[Dataset excerpt]
--- start ---

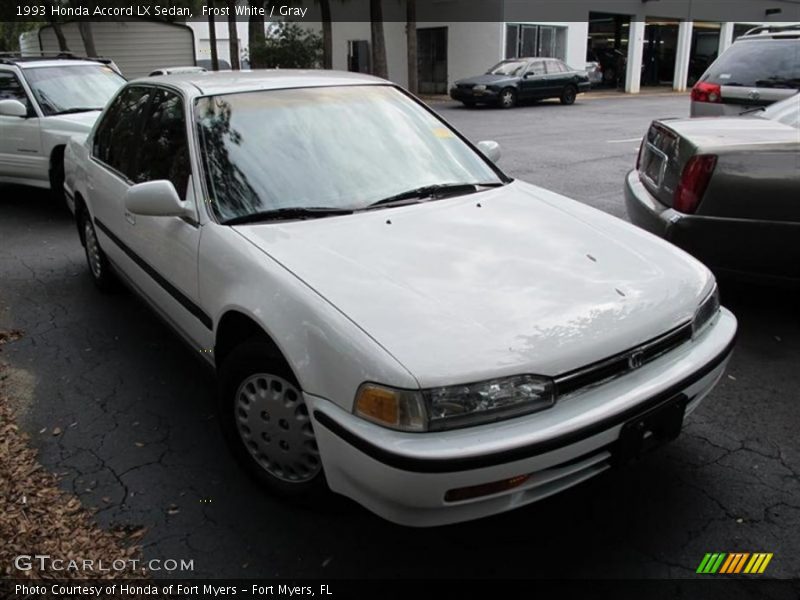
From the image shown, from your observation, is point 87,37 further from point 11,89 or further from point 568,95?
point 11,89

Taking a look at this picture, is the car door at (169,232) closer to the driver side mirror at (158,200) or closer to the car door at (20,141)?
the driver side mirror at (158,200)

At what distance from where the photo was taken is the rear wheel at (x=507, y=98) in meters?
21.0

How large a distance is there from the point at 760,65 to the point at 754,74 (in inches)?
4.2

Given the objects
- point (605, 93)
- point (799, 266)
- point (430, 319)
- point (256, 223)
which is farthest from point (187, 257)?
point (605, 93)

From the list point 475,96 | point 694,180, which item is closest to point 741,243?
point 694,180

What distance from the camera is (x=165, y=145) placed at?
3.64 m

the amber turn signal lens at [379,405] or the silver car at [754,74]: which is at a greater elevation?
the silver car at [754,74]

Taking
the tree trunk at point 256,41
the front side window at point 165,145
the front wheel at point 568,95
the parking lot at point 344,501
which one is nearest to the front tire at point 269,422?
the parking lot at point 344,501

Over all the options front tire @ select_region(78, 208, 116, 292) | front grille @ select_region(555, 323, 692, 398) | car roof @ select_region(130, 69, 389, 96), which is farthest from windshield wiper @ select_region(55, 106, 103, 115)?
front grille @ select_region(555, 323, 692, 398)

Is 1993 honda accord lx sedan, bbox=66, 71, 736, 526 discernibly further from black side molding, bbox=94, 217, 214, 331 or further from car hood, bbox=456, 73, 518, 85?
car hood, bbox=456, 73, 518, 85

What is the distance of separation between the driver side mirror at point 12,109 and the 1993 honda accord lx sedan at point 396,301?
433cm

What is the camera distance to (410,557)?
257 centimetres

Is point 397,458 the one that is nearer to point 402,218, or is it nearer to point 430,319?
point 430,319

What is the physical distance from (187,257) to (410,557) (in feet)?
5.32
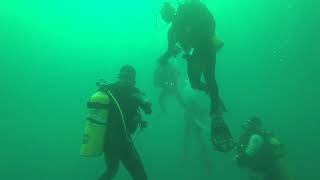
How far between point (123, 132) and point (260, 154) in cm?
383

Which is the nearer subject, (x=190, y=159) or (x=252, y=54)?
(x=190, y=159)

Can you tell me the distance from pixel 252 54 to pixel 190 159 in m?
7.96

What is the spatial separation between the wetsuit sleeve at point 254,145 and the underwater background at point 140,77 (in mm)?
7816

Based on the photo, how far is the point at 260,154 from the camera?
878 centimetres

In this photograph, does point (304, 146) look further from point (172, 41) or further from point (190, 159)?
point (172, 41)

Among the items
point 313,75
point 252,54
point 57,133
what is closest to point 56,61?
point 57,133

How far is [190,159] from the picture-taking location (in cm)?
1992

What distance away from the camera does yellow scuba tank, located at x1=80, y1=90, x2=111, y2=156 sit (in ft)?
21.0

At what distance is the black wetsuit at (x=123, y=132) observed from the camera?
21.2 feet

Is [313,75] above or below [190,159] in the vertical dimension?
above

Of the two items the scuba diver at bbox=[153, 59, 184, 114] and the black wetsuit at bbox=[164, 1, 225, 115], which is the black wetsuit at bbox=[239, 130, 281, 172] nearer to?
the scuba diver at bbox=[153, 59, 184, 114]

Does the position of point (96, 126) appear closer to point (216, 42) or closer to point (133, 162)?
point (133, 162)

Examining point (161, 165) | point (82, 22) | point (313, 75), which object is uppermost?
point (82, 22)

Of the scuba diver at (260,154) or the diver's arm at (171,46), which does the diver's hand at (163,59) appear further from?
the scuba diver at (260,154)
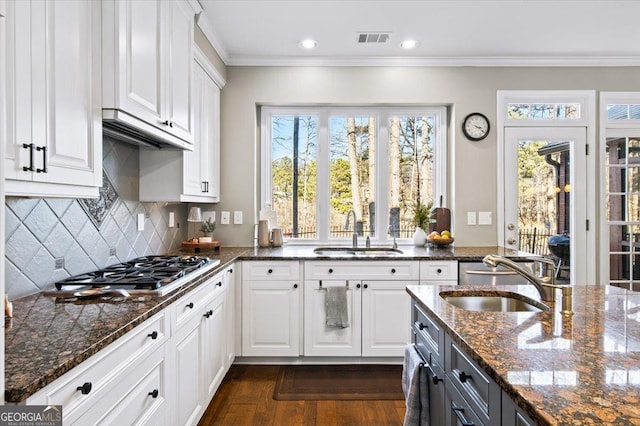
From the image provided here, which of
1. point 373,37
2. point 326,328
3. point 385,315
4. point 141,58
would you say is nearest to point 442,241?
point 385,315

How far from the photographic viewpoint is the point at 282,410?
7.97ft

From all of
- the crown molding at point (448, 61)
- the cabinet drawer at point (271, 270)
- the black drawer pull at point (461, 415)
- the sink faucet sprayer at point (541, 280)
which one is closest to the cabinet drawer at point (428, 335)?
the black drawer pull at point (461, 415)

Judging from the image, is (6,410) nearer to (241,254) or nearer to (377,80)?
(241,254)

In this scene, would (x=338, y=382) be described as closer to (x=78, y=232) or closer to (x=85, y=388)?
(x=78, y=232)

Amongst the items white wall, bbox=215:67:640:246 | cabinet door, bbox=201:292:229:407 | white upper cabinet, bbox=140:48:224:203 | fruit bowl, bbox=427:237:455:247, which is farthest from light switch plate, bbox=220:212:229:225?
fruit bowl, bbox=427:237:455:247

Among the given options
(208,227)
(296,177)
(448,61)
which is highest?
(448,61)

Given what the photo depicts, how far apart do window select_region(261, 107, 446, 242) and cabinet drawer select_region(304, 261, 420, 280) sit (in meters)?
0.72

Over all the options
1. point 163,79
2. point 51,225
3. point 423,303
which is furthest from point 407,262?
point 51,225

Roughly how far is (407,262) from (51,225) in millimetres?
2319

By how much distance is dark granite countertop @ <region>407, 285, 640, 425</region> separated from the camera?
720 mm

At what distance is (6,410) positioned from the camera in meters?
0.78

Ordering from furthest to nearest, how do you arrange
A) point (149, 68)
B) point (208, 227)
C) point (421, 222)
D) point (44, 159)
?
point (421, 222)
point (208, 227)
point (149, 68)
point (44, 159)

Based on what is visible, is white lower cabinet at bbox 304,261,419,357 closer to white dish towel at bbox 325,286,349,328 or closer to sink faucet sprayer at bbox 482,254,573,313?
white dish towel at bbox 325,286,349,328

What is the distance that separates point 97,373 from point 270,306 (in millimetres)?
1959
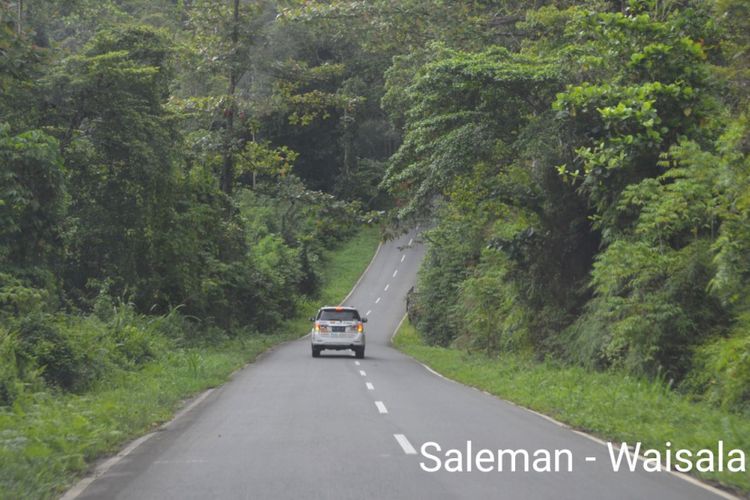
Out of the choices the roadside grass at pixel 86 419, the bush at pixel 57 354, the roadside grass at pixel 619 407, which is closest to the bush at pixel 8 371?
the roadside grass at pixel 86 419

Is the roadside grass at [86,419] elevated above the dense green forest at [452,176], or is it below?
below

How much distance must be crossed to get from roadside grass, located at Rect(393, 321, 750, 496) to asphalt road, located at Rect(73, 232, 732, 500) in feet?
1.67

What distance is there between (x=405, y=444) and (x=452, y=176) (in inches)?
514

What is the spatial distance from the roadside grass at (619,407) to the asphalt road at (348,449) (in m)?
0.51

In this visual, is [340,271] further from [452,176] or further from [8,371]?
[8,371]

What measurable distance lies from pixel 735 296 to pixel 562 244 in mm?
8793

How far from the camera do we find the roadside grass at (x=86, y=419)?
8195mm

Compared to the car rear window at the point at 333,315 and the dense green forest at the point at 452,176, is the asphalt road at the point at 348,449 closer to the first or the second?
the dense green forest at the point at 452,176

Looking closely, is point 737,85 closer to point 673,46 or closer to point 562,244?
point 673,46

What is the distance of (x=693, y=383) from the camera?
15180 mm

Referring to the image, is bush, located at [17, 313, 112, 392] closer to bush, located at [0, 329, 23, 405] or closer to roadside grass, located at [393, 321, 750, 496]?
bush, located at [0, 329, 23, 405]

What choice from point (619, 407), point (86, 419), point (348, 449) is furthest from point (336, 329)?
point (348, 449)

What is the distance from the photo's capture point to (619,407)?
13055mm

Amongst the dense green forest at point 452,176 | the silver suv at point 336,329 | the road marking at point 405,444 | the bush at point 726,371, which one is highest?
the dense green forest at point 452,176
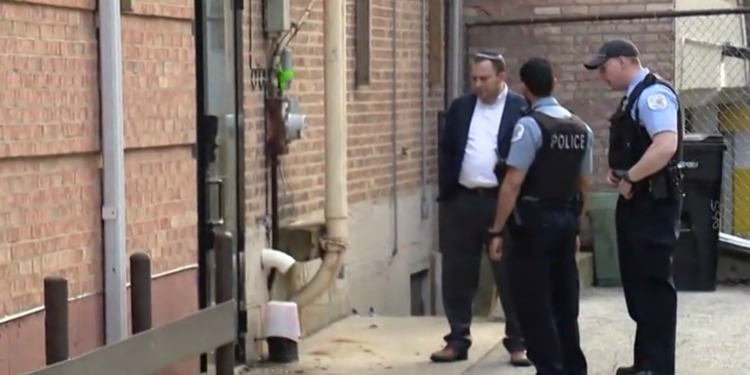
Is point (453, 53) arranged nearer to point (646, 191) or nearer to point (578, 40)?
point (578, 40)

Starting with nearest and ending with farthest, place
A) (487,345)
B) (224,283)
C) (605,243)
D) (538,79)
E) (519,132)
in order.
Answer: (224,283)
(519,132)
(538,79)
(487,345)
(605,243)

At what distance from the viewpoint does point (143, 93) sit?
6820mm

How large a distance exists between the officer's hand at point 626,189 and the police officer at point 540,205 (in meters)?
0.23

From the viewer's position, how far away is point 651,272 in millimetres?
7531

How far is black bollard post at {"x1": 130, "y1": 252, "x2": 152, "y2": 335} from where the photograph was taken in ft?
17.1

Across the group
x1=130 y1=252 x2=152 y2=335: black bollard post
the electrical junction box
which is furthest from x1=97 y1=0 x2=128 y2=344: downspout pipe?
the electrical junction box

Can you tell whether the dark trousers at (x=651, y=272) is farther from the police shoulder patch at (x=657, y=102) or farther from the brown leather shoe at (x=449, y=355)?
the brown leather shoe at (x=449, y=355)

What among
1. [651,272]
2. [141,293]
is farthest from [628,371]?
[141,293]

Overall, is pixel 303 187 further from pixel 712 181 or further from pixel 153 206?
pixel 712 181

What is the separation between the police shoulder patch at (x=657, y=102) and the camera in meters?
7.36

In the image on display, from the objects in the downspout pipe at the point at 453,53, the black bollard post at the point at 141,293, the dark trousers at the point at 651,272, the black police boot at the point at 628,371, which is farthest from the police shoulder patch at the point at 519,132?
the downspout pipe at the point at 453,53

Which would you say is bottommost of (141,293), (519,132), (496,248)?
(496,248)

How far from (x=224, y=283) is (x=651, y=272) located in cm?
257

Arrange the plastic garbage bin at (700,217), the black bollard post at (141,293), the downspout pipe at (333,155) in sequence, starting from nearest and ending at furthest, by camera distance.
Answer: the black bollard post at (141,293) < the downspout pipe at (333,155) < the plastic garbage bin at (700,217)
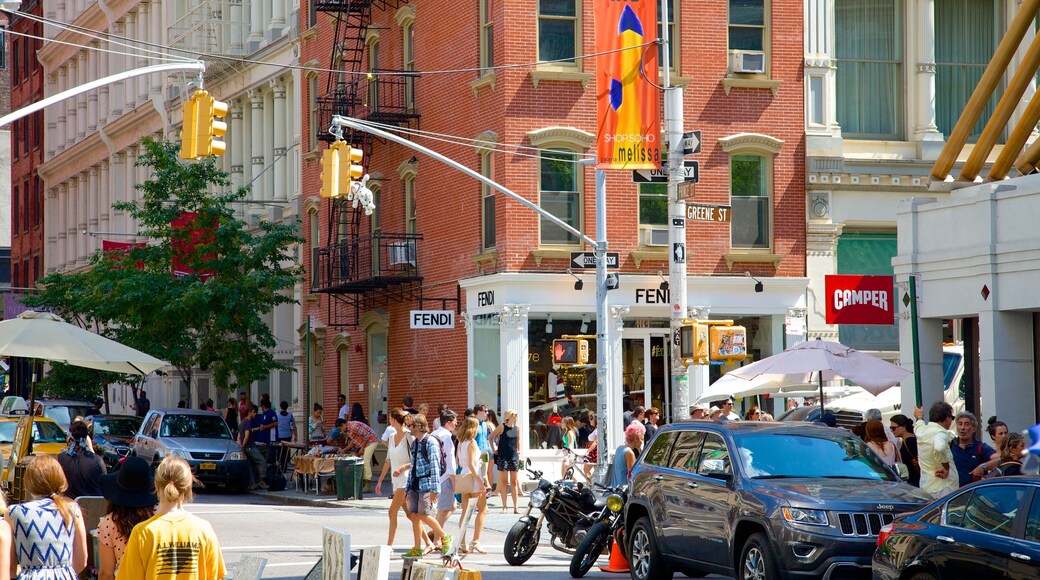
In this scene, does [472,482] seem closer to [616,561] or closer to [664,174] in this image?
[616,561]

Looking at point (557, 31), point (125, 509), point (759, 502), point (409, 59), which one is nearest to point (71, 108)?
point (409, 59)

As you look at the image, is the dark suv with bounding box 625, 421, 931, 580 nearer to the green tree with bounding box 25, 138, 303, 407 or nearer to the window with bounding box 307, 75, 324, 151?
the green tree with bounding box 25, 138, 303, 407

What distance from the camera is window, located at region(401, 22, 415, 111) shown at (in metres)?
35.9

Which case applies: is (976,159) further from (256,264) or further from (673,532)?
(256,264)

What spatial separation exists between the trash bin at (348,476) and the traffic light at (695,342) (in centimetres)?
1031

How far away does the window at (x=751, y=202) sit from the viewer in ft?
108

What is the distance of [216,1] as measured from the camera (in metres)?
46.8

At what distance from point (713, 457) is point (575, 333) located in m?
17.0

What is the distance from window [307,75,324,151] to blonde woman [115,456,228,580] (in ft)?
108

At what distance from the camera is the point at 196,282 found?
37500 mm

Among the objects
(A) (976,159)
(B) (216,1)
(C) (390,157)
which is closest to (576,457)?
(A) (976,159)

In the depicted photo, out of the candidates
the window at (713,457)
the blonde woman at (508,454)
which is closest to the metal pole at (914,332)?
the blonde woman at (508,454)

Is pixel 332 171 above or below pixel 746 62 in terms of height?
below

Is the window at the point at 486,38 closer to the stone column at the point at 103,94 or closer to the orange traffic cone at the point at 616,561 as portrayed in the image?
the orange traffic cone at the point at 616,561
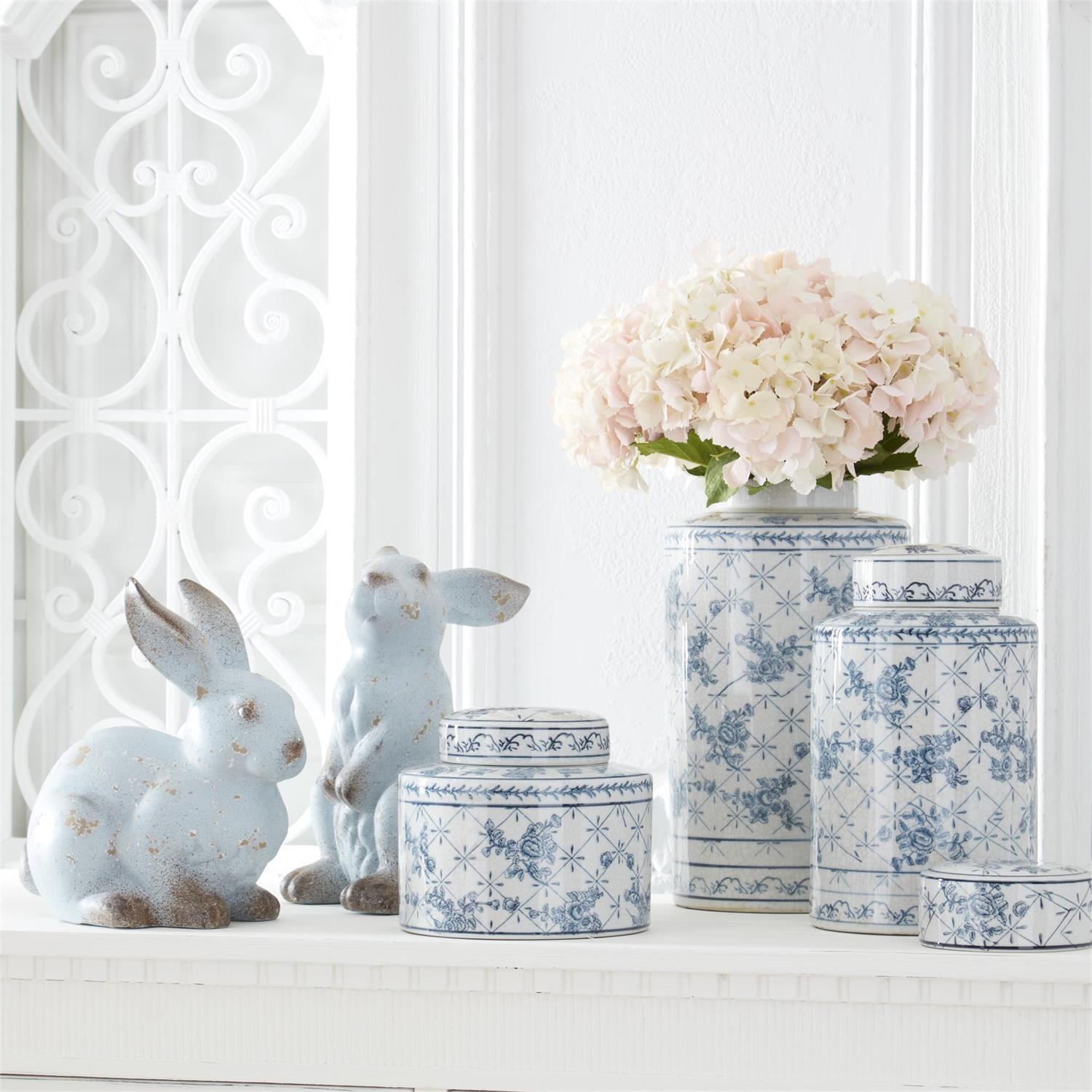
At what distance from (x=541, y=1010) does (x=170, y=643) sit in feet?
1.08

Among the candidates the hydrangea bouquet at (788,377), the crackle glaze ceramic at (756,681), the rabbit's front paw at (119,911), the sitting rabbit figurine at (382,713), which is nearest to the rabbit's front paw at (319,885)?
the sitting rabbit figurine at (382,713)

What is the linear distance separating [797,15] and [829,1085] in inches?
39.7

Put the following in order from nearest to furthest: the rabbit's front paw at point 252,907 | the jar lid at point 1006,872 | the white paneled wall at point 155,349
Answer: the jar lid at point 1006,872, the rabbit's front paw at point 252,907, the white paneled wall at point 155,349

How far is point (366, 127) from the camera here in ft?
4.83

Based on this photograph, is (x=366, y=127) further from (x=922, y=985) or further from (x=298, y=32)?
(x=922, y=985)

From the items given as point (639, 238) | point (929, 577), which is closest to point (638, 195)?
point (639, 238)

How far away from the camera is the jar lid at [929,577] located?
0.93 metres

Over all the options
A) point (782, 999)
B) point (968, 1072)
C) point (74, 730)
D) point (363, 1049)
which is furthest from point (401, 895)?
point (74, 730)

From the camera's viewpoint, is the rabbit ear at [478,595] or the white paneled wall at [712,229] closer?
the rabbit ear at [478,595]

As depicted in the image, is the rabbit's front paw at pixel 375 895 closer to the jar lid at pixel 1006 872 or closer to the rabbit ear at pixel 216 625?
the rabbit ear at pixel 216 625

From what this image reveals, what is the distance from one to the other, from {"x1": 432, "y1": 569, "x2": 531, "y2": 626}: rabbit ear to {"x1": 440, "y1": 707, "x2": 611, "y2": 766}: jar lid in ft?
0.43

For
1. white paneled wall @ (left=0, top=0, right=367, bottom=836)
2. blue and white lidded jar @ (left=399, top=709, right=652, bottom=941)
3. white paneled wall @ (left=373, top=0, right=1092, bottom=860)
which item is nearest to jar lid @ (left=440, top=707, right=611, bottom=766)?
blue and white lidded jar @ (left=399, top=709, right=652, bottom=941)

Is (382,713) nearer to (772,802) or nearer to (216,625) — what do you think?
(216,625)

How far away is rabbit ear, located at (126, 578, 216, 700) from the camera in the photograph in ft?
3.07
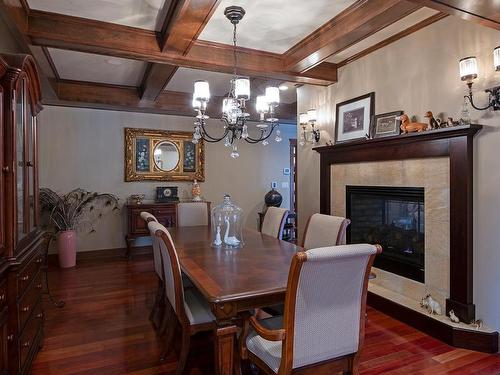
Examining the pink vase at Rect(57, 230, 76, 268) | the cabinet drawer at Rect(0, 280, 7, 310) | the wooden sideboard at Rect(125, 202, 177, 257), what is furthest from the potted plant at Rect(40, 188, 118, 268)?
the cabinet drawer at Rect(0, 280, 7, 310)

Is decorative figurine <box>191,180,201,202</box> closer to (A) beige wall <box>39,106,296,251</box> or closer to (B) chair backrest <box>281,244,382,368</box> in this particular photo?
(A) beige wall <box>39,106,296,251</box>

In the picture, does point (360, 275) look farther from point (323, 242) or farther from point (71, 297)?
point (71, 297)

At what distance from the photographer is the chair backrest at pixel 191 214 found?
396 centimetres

--- end ---

Copy out each line of the entries above that contains the word "there".

How large a distance is there from the point at 760,65 to the point at 754,74 (in inches)?
What distance is there between (x=405, y=444) and (x=452, y=176) (in inches)?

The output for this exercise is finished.